Dermoids are choristomas (histologically normal tissue in an abnormal location) and are thought to represent arrest or inclusions of epidermal and connective tissues (surface ectoderm and neural crest cells). They may be associated with abnormal closure of the optic fissure. This collection of epidermal and connective tissue can occur at the limbus (limbal dermoid), in the conjunctiva (dermolipoma), and subcutaneously in and around the orbit. The most common location of subcutaneous periorbital dermoid cysts is the superotemporal and superonasal quadrants of the orbital rim. These dermoids are usually found attached to bone, associated with a cranial suture.
Limbal dermoids are similar to subcutaneous dermoid cysts and consist of epidermal tissue and, frequently, hair (Fig. 1-25). Corneal astigmatism is common in patients with limbal dermoids. Astigmatisms greater than +1.50 are usually associated with meridional and anisometropic amblyopia. Removal of limbal dermoids is often indicated for functional and cosmetic reasons, but the patient should be warned that a secondary scar can recur over this area. Limbal dermoids can involve deep corneal stroma, so the surgeon must take care to avoid perforation into the anterior chamber.
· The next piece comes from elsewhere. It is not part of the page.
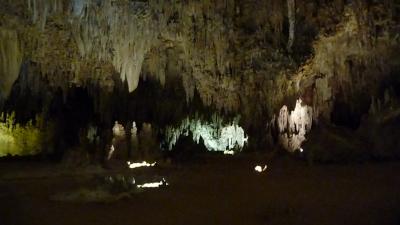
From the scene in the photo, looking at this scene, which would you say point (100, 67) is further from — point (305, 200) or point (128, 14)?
point (305, 200)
Dermolipomas (lipodermoids) are usually located in the lateral canthal area and consist of fatty fibrous tissue (Fig. 1-26). They are almost never a functional or cosmetic problem and are best left alone. If removal is necessary, only a limited dissection should be performed to avoid symblepharon and scarring of the lateral rectus. Unfortunately, restrictive strabismus with limited adduction frequently occurs after removal of temporal dermolipomas.